• Problem to solve
All lines below must be repeated exactly, with the pictures omitted.

• Information provided
•••••
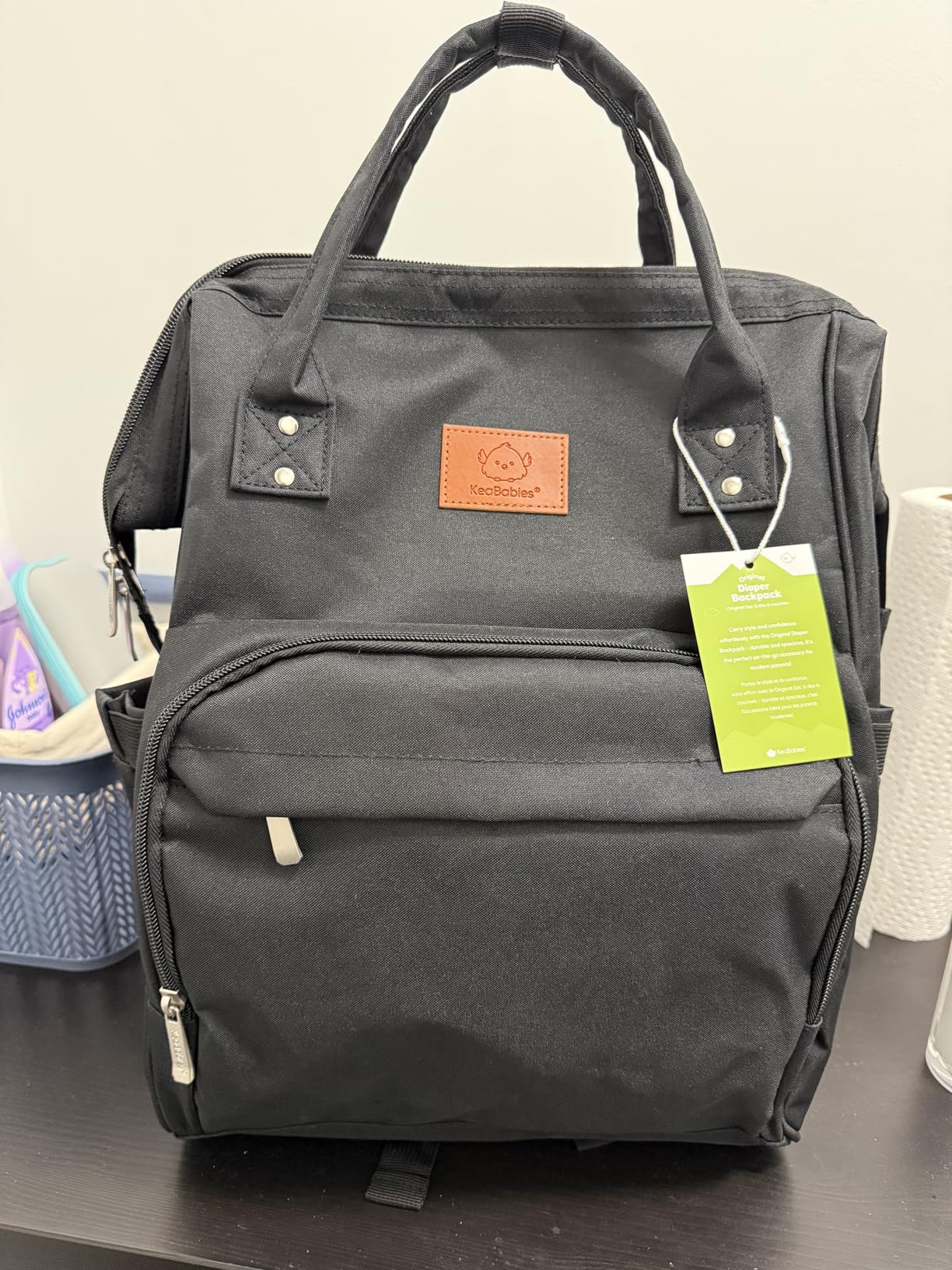 KeaBabies Baby Diaper Bag Backpack - Large Baby Bag for Boys, Girls, Waterproof Multi Function Travel Diaper Backpack with Changing Pad, Durable Travel Essentials for Moms and Dads (Trendy Black) customer photo 1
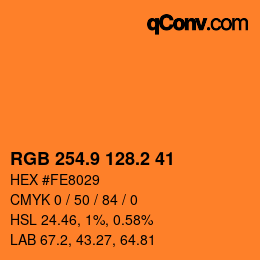 カラーコード: RGB 254.9 128.2 41 | qconv.com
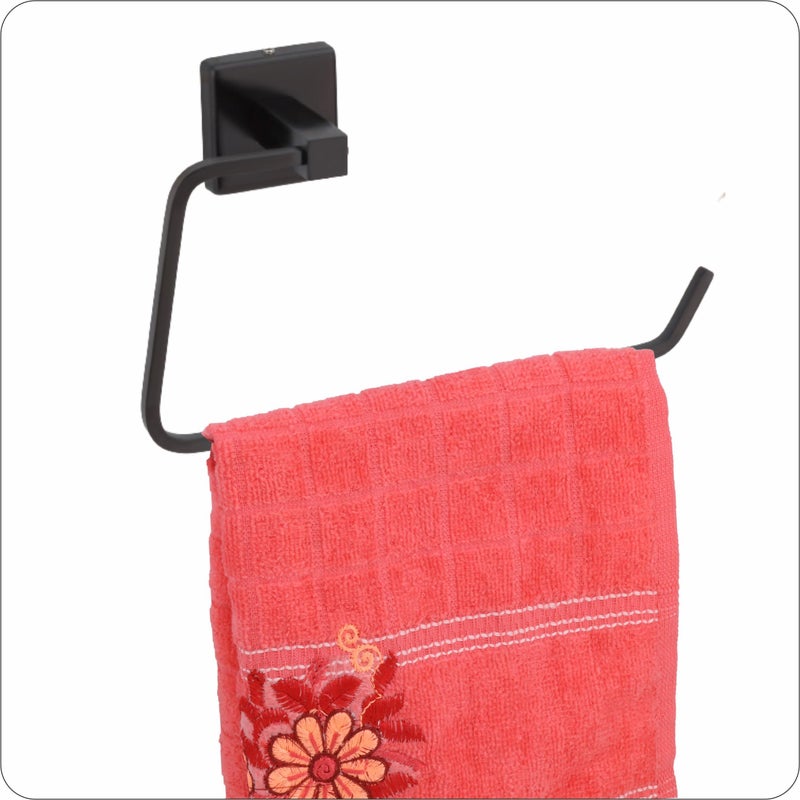 KANJAL Towel Rings Towel Holder Hand Towel Stand Cloth Hanger Napkin Holder Cloth Stand Towel Holder for Bathroom Kitchen washbasin42(304 Stainless Steel,Black Finished, Anti Rust) - Image 4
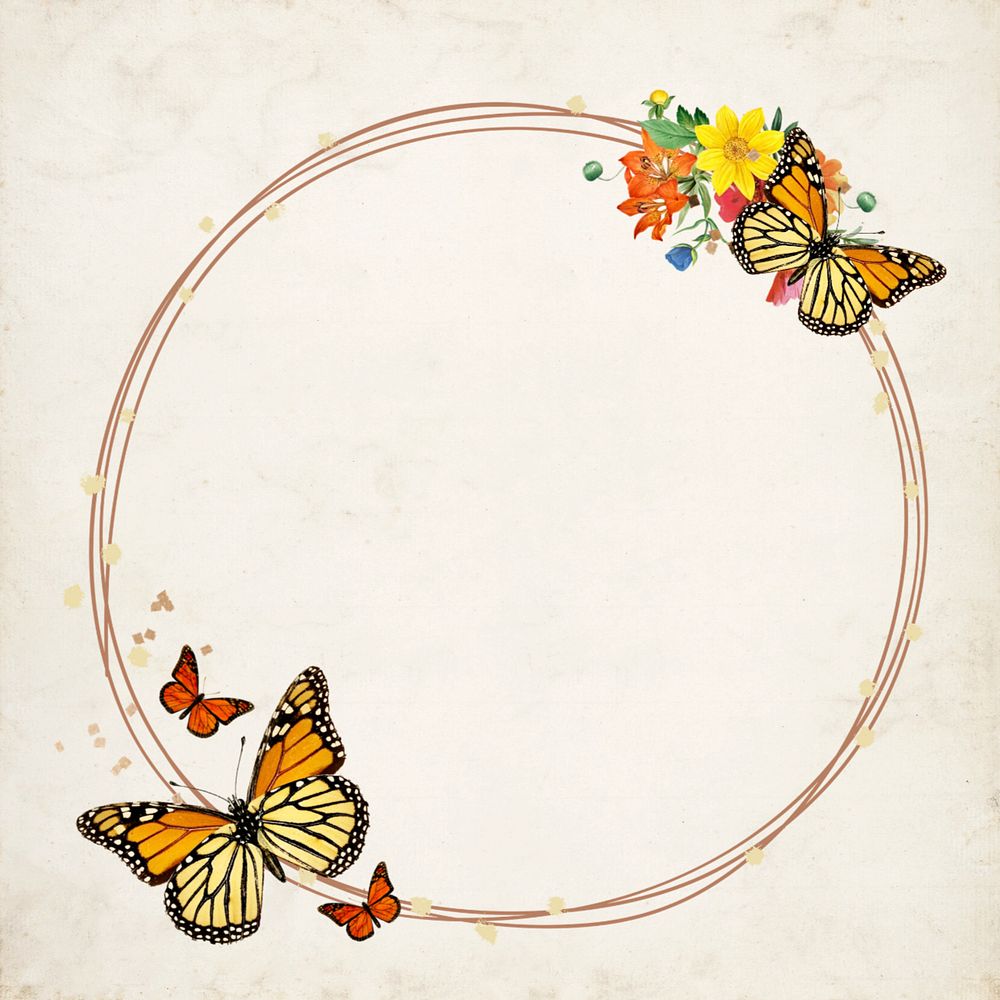 Monarch butterfly frame, creative remix, editable design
•••••
• Output for this exercise
 KeaBabies Baby Diaper Bag Backpack - Large Baby Bag for Boys, Girls, Waterproof Multi Function Travel Diaper Backpack with Changing Pad, Durable Travel Essentials for Moms and Dads (Trendy Black) customer photo 1
 カラーコード: RGB 254.9 128.2 41 | qconv.com
 KANJAL Towel Rings Towel Holder Hand Towel Stand Cloth Hanger Napkin Holder Cloth Stand Towel Holder for Bathroom Kitchen washbasin42(304 Stainless Steel,Black Finished, Anti Rust) - Image 4
 Monarch butterfly frame, creative remix, editable design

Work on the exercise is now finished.